[Your instructions] Look through the entries below and copy exactly the part that begins with the line containing "Little Colorado River- mineral-laden" and ends with the line containing "A nighttime view". Do not copy the pictures.

[Data under study]
= Beginning of Section =

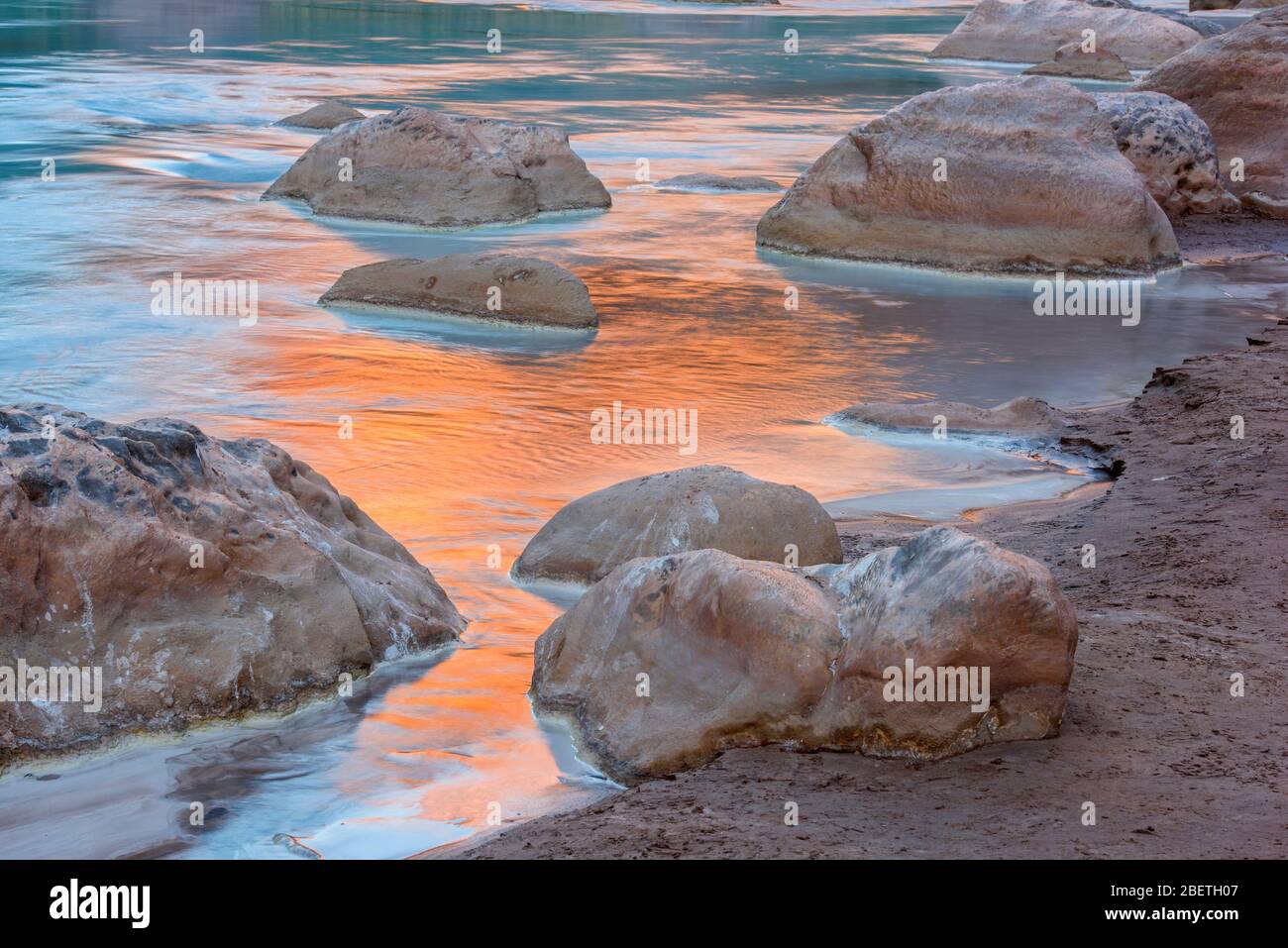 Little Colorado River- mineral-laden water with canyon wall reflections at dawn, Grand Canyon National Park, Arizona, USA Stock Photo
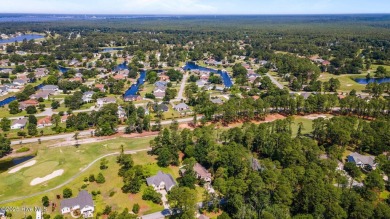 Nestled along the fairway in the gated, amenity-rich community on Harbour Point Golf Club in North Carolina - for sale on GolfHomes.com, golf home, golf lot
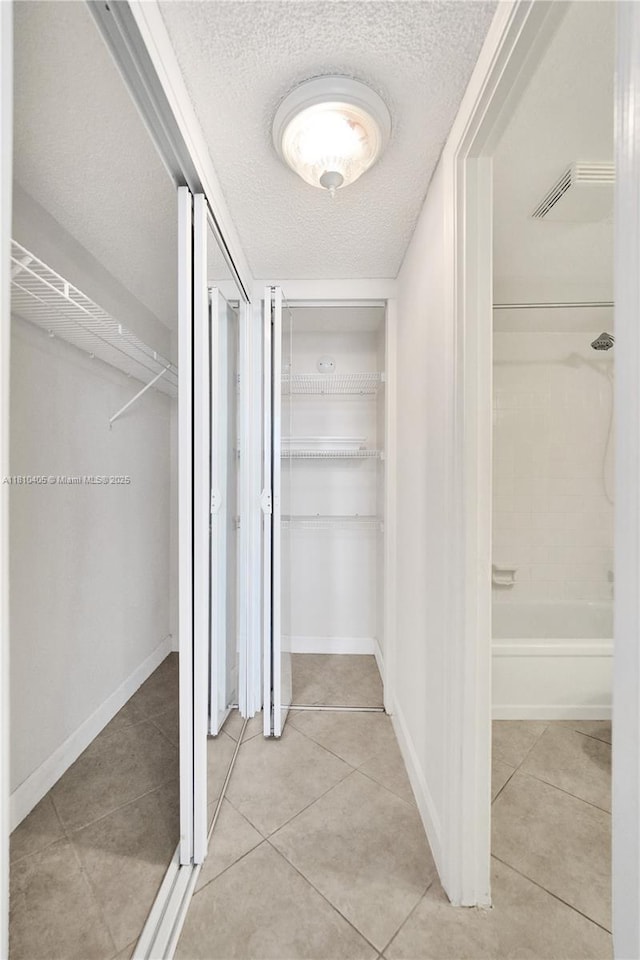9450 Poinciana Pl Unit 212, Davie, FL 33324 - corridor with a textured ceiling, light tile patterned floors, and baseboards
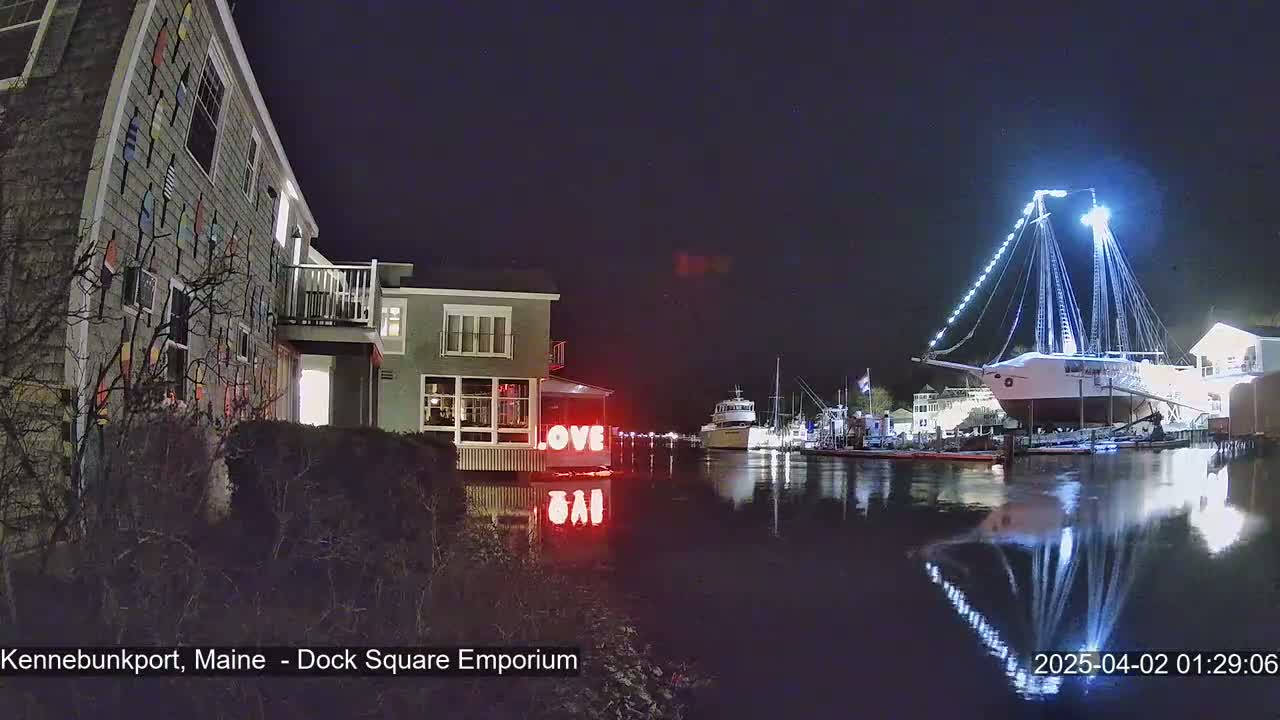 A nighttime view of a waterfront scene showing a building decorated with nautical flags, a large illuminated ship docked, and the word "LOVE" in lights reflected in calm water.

= End of Section =
= Beginning of Section =

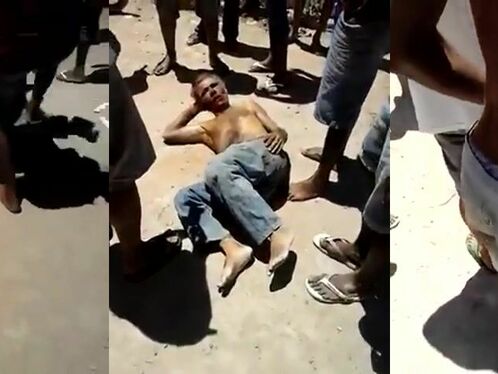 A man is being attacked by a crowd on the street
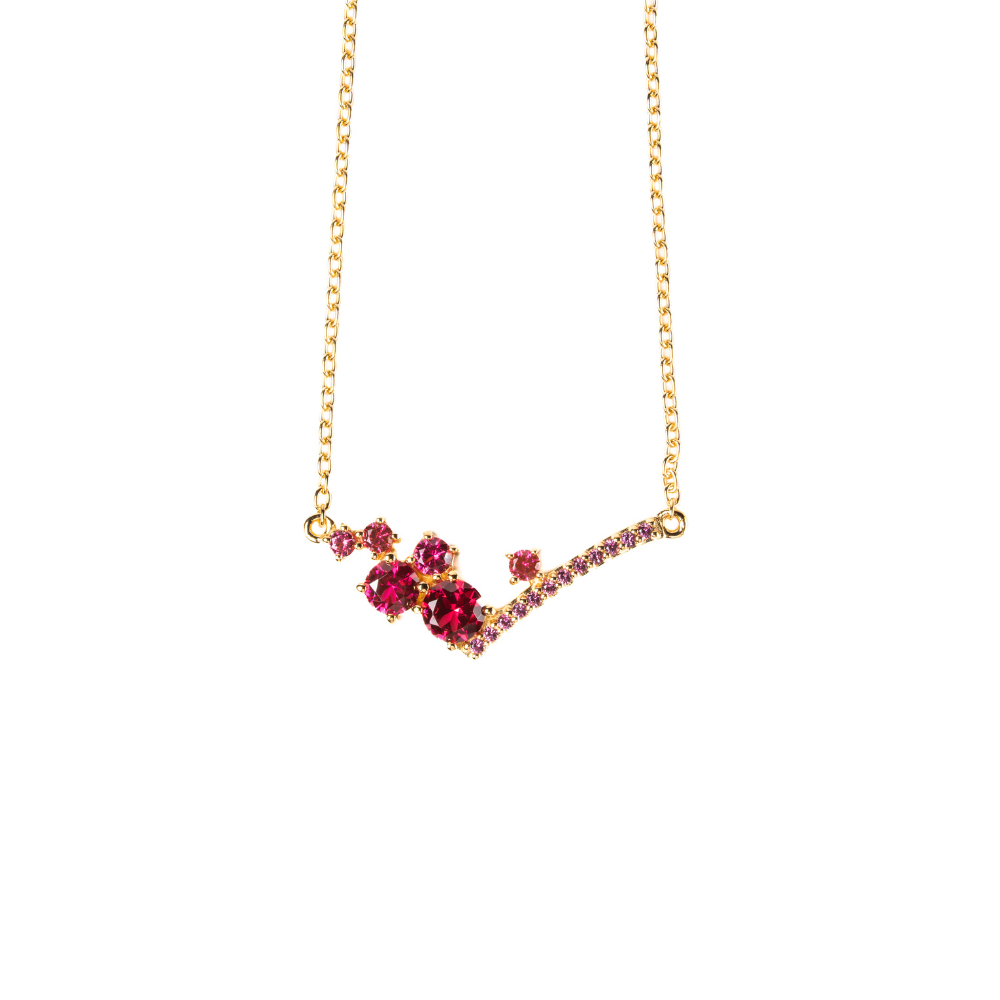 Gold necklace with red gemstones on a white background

= End of Section =

[Solution to the problem]
 Little Colorado River- mineral-laden water with canyon wall reflections at dawn, Grand Canyon National Park, Arizona, USA Stock Photo
 Nestled along the fairway in the gated, amenity-rich community on Harbour Point Golf Club in North Carolina - for sale on GolfHomes.com, golf home, golf lot
9450 Poinciana Pl Unit 212, Davie, FL 33324 - corridor with a textured ceiling, light tile patterned floors, and baseboards
 A nighttime view of a waterfront scene showing a building decorated with nautical flags, a large illuminated ship docked, and the word "LOVE" in lights reflected in calm water.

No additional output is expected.